- [Problem details]
Output the material beneath exactly, leaving nothing out.

- [Provided records]
* Start *

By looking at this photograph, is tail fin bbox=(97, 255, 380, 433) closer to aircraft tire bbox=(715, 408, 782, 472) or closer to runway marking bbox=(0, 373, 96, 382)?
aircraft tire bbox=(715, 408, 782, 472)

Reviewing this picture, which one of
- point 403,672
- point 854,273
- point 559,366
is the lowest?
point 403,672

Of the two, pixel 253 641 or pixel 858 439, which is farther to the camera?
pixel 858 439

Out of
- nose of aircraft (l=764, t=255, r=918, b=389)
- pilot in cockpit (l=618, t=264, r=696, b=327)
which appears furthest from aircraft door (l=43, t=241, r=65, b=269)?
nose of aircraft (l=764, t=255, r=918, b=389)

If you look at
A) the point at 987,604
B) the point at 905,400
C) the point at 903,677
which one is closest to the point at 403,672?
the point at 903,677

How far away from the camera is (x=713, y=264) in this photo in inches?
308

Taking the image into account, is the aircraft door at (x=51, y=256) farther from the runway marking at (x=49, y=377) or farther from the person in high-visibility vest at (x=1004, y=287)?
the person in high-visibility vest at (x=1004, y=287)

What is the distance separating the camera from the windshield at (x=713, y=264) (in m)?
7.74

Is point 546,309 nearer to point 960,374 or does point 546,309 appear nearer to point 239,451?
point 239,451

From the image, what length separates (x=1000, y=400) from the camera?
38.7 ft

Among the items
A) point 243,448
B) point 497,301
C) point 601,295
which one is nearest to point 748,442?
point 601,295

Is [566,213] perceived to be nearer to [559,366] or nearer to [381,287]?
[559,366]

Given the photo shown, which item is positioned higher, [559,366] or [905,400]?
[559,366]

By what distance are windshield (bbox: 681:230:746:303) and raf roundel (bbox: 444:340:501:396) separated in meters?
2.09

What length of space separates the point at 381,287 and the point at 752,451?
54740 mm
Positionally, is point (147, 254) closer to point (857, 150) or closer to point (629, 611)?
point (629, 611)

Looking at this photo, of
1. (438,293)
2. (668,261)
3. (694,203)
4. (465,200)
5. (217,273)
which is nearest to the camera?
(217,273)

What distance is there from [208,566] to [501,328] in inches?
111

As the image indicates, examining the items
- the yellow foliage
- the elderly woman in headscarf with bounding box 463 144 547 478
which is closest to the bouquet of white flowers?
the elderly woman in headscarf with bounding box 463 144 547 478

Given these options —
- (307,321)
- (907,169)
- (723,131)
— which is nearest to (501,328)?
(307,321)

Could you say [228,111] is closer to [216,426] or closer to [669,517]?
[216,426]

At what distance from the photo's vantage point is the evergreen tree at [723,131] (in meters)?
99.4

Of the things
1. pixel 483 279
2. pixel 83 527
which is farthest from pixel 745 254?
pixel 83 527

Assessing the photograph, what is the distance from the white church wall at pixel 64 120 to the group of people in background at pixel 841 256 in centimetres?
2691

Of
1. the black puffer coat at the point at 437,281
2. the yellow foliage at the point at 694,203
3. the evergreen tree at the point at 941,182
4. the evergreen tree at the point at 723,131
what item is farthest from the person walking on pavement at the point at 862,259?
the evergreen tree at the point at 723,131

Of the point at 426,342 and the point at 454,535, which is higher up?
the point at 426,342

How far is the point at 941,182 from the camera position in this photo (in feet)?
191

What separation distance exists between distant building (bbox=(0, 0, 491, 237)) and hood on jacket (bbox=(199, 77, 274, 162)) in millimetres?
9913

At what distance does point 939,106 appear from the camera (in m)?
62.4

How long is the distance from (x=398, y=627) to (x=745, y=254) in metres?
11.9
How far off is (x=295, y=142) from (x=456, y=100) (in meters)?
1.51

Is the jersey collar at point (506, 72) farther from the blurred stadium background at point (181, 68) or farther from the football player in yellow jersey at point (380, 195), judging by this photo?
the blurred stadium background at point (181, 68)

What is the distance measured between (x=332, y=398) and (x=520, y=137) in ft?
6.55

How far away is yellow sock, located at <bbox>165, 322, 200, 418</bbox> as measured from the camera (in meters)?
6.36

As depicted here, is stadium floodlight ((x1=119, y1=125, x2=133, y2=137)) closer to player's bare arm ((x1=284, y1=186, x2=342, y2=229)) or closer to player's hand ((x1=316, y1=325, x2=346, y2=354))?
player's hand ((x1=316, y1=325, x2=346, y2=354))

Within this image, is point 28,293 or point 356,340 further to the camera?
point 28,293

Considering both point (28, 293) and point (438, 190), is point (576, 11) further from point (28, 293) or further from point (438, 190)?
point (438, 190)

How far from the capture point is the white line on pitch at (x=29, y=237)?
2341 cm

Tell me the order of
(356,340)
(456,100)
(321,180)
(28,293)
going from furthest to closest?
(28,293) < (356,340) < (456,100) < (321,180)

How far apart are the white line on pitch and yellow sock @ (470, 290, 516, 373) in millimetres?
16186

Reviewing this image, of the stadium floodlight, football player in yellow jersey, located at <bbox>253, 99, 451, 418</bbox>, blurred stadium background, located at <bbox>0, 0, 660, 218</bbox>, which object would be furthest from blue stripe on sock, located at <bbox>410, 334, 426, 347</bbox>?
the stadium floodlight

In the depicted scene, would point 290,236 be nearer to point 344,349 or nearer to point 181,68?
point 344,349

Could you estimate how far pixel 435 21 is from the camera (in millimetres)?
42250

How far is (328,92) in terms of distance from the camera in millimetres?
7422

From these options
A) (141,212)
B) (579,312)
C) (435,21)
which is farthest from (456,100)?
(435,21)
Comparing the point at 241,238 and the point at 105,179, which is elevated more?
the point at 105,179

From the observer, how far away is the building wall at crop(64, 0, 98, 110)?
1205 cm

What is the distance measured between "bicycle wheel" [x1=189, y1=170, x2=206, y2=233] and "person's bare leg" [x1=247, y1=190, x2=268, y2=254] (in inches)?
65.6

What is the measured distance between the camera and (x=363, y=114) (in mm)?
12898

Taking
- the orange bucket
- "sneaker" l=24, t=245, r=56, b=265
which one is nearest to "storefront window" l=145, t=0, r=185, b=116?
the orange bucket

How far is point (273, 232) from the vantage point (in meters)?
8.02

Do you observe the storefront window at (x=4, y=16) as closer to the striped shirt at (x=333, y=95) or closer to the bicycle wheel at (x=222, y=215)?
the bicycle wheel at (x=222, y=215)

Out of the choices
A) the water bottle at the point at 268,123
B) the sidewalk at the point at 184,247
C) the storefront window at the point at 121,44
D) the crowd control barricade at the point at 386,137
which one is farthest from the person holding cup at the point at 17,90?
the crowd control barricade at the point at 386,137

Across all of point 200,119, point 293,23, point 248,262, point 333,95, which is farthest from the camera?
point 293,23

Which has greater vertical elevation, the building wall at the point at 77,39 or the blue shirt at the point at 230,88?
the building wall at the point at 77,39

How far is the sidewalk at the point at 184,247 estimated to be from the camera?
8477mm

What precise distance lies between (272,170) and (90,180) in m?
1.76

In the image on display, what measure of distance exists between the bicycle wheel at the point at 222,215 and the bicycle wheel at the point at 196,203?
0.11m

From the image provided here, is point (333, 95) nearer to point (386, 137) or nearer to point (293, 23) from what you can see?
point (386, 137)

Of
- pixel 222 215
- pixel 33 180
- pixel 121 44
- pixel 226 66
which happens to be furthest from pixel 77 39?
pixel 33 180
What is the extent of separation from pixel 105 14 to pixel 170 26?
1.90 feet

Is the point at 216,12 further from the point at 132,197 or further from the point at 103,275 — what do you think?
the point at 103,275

* End *

- [Output]
By looking at this photograph, is tail fin bbox=(97, 255, 380, 433) closer to aircraft tire bbox=(715, 408, 782, 472) or closer to runway marking bbox=(0, 373, 96, 382)?
aircraft tire bbox=(715, 408, 782, 472)

Reviewing this picture, which one of
- point 403,672
- point 854,273
- point 559,366
is the lowest?
point 403,672

Of the two, pixel 253 641 or pixel 858 439, which is farther to the camera?
pixel 858 439

Out of
- nose of aircraft (l=764, t=255, r=918, b=389)
- pilot in cockpit (l=618, t=264, r=696, b=327)
which appears furthest from aircraft door (l=43, t=241, r=65, b=269)?
nose of aircraft (l=764, t=255, r=918, b=389)

If you look at
A) the point at 987,604
B) the point at 905,400
C) the point at 903,677
which one is closest to the point at 403,672?
the point at 903,677

How far away from the camera is (x=713, y=264) in this photo in inches?
308

Taking the image into account, is the aircraft door at (x=51, y=256) farther from the runway marking at (x=49, y=377) or farther from the person in high-visibility vest at (x=1004, y=287)?
the person in high-visibility vest at (x=1004, y=287)

What is the distance separating the camera from the windshield at (x=713, y=264) (in m)?
7.74

Is point 546,309 nearer to point 960,374 or does point 546,309 appear nearer to point 239,451?
point 239,451

From the image, what length separates (x=1000, y=400) from the camera?
38.7 ft

Among the items
A) point 243,448
B) point 497,301
C) point 601,295
which one is nearest to point 748,442?
point 601,295

Is [566,213] perceived to be nearer to [559,366] or nearer to [381,287]?
[559,366]

Given the photo shown, which item is positioned higher, [559,366] or [905,400]?
[559,366]

By what distance are windshield (bbox: 681:230:746:303) and raf roundel (bbox: 444:340:501:396) separated in meters?
2.09

What length of space separates the point at 381,287 and the point at 752,451?
54740 mm
Positionally, is point (147, 254) closer to point (857, 150) or closer to point (629, 611)?
point (629, 611)

Looking at this photo, of
1. (438,293)
2. (668,261)
3. (694,203)
4. (465,200)
5. (217,273)
which is nearest to the camera?
(217,273)

What distance is there from [208,566] to [501,328] in inches?
111

As the image indicates, examining the items
- the yellow foliage
- the elderly woman in headscarf with bounding box 463 144 547 478
which is closest to the bouquet of white flowers?
the elderly woman in headscarf with bounding box 463 144 547 478

Given these options —
- (307,321)
- (907,169)
- (723,131)
— which is nearest to (501,328)?
(307,321)

Could you say [228,111] is closer to [216,426] or closer to [669,517]?
[216,426]

At what distance from the photo's vantage point is the evergreen tree at [723,131] (in meters)?
99.4

Of the things
1. pixel 483 279
2. pixel 83 527
which is farthest from pixel 745 254?
pixel 83 527

Assessing the photograph, what is the distance from the white church wall at pixel 64 120 to the group of people in background at pixel 841 256 in centimetres?
2691

Of
1. the black puffer coat at the point at 437,281
2. the yellow foliage at the point at 694,203
3. the evergreen tree at the point at 941,182
4. the evergreen tree at the point at 723,131
what item is farthest from the person walking on pavement at the point at 862,259?
the evergreen tree at the point at 723,131

Of the point at 426,342 and the point at 454,535, which is higher up?
the point at 426,342

How far is the point at 941,182 from the camera position in this photo (in feet)?
191

What separation distance exists between distant building (bbox=(0, 0, 491, 237)) and hood on jacket (bbox=(199, 77, 274, 162)) in millimetres?
9913

At what distance does point 939,106 appear from the camera (in m)?
62.4

How long is the distance from (x=398, y=627) to (x=745, y=254) in metres?
11.9
How far off is (x=295, y=142) from (x=456, y=100) (in meters)?
1.51

Is the jersey collar at point (506, 72) farther from the blurred stadium background at point (181, 68) or farther from the football player in yellow jersey at point (380, 195), judging by this photo?
the blurred stadium background at point (181, 68)

What is the distance measured between (x=332, y=398) and (x=520, y=137) in ft?
6.55

How far away is yellow sock, located at <bbox>165, 322, 200, 418</bbox> as measured from the camera (in meters)?
6.36

As depicted here, is stadium floodlight ((x1=119, y1=125, x2=133, y2=137)) closer to player's bare arm ((x1=284, y1=186, x2=342, y2=229)) or closer to player's hand ((x1=316, y1=325, x2=346, y2=354))?
player's hand ((x1=316, y1=325, x2=346, y2=354))

Within this image, is point 28,293 or point 356,340 further to the camera?
point 28,293

Considering both point (28, 293) and point (438, 190), is point (576, 11) further from point (28, 293) or further from point (438, 190)?
point (438, 190)

How far from the capture point is the white line on pitch at (x=29, y=237)?
2341 cm

Tell me the order of
(356,340)
(456,100)
(321,180)
(28,293)
going from furthest to closest?
(28,293) < (356,340) < (456,100) < (321,180)

How far apart are the white line on pitch and yellow sock @ (470, 290, 516, 373) in millimetres?
16186

Reviewing this image, of the stadium floodlight, football player in yellow jersey, located at <bbox>253, 99, 451, 418</bbox>, blurred stadium background, located at <bbox>0, 0, 660, 218</bbox>, which object would be furthest from blue stripe on sock, located at <bbox>410, 334, 426, 347</bbox>?
the stadium floodlight

In the depicted scene, would point 290,236 be nearer to point 344,349 or nearer to point 181,68?
point 344,349

Could you estimate how far pixel 435 21 is from the camera (in millimetres)?
42250

How far is (328,92) in terms of distance from the camera in millimetres?
7422

From these options
A) (141,212)
B) (579,312)
C) (435,21)
which is farthest from (456,100)?
(435,21)
Comparing the point at 241,238 and the point at 105,179, which is elevated more?
the point at 105,179

From the observer, how far away is the building wall at crop(64, 0, 98, 110)?
1205 cm

What is the distance measured between "bicycle wheel" [x1=189, y1=170, x2=206, y2=233] and "person's bare leg" [x1=247, y1=190, x2=268, y2=254] (in inches)?
65.6

What is the measured distance between the camera and (x=363, y=114) (in mm)?
12898

Taking
- the orange bucket
- "sneaker" l=24, t=245, r=56, b=265
which one is nearest to "storefront window" l=145, t=0, r=185, b=116?
the orange bucket

How far is point (273, 232) from the vantage point (in meters)?
8.02

Do you observe the storefront window at (x=4, y=16) as closer to the striped shirt at (x=333, y=95) or closer to the bicycle wheel at (x=222, y=215)?
the bicycle wheel at (x=222, y=215)

Out of the choices
A) the water bottle at the point at 268,123
B) the sidewalk at the point at 184,247
C) the storefront window at the point at 121,44
D) the crowd control barricade at the point at 386,137
which one is farthest from the person holding cup at the point at 17,90?
the crowd control barricade at the point at 386,137

Across all of point 200,119, point 293,23, point 248,262, point 333,95, which is farthest from the camera?
point 293,23

Which has greater vertical elevation, the building wall at the point at 77,39 or the blue shirt at the point at 230,88?
the building wall at the point at 77,39

How far is the sidewalk at the point at 184,247 estimated to be from the camera?
8477mm

What precise distance lies between (272,170) and (90,180) in m?
1.76

In the image on display, what measure of distance exists between the bicycle wheel at the point at 222,215 and the bicycle wheel at the point at 196,203?
0.11m

From the image provided here, is point (333, 95) nearer to point (386, 137) or nearer to point (293, 23) from what you can see?
point (386, 137)

Of
- pixel 222 215
- pixel 33 180
- pixel 121 44
- pixel 226 66
which happens to be furthest from pixel 77 39?
pixel 33 180
What is the extent of separation from pixel 105 14 to pixel 170 26?
1.90 feet

Is the point at 216,12 further from the point at 132,197 or further from the point at 103,275 — what do you think?
the point at 103,275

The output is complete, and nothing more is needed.